# Timing investing in shares with large wholesale investor purchases?



## DDH (30 November 2012)

Hi everone,

Okay, this may be another silly question but...

Is there such a thing as a strategy where you invest in shares if/when a large parcel of those shares are bought by a wholesale investor? Bad example: If ABC buys 10 million shares in XYZ Ltd, can investors also consider investing in XYZ Ltd on the basis that ABC must see some imminent/future value in XYZ?

Look forward to reading your opinions!!


----------



## skc (30 November 2012)

DDH said:


> Hi everone,
> 
> Okay, this may be another silly question but...
> 
> ...




Not really. There are many reasons why:

1. Who ever sold their shares in XYZ must have a different view to ABC.
2. Usually large block trades are done at a price that you are not going to get.
3. Just because ABC is a large wholesale investor doesn't mean they will get it right.

Consider each cash in its own merit.


----------



## McLovin (1 December 2012)

skc said:


> 3. Just because ABC is a large wholesale investor doesn't mean they will get it right.




Indeed. When a large block trade is done it's usually one insto selling to another. Someone's going to be wrong.


----------



## burglar (2 December 2012)

McLovin said:


> Indeed. When a large block trade is done it's usually one insto selling to another. Someone's going to be wrong.




I buy something at a ridiculously low price. It goes multibagger.
I know it can't last forever. So I sell them to you.

You have seen them blossom from junior whatever into a major producer.
They have strengthened the balance sheet. Pay a great Divvy.
A good company at a cheep price.

Why then, is someone going to be wrong?


----------



## McLovin (2 December 2012)

burglar said:


> I buy something at a ridiculously low price. It goes multibagger.
> I know it can't last forever. So I sell them to you.
> 
> You have seen them blossom from junior whatever into a major producer.
> ...




In the context of the OP, wrong wasn't a bad choice of words. Ie trading because one insto is buying or selling, when the other side of the trade is probably another insto.

Once you're working with a few billion dollars FUM, it's not as easy as just moving in and out of stocks in Australia. For one thing, your universe is much smaller.


----------

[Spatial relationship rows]
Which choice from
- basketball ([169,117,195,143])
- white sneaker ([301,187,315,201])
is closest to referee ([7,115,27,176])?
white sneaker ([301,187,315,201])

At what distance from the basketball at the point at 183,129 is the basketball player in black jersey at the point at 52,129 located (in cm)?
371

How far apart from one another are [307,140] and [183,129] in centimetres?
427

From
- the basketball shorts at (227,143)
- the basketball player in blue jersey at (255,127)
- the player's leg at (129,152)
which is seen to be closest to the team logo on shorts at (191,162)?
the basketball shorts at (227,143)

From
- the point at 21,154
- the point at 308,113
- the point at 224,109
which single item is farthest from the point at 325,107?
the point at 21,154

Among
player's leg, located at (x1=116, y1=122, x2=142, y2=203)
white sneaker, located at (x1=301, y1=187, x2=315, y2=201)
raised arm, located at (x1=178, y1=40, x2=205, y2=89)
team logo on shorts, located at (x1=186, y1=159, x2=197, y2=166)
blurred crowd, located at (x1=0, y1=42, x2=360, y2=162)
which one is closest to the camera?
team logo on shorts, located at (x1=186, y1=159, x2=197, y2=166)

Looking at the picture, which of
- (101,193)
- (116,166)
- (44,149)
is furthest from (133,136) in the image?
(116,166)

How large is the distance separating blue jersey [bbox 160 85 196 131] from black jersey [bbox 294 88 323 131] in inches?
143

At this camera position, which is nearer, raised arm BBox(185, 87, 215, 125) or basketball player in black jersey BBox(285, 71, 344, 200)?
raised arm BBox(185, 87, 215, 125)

● Your tasks
A. Answer these questions about the forum thread on timing share purchases, marking each answer like its question:
(i) In DDH's example, how many shares does ABC buy in XYZ Ltd?
(ii) According to skc, at what price are large block trades usually done?
(iii) In McLovin's post of 2 December 2012, in which country does he say moving in and out of stocks is not easy once you're working with a few billion dollars FUM?
B. Quote the rows from the line containing "At this camera" through the end of the rows.
The forum thread and the rows are unrelated material.

● Solved problems
A.
(i) 10 million shares
(ii) A price that you are not going to get
(iii) Australia

B.
At this camera position, which is nearer, raised arm BBox(185, 87, 215, 125) or basketball player in black jersey BBox(285, 71, 344, 200)?
raised arm BBox(185, 87, 215, 125)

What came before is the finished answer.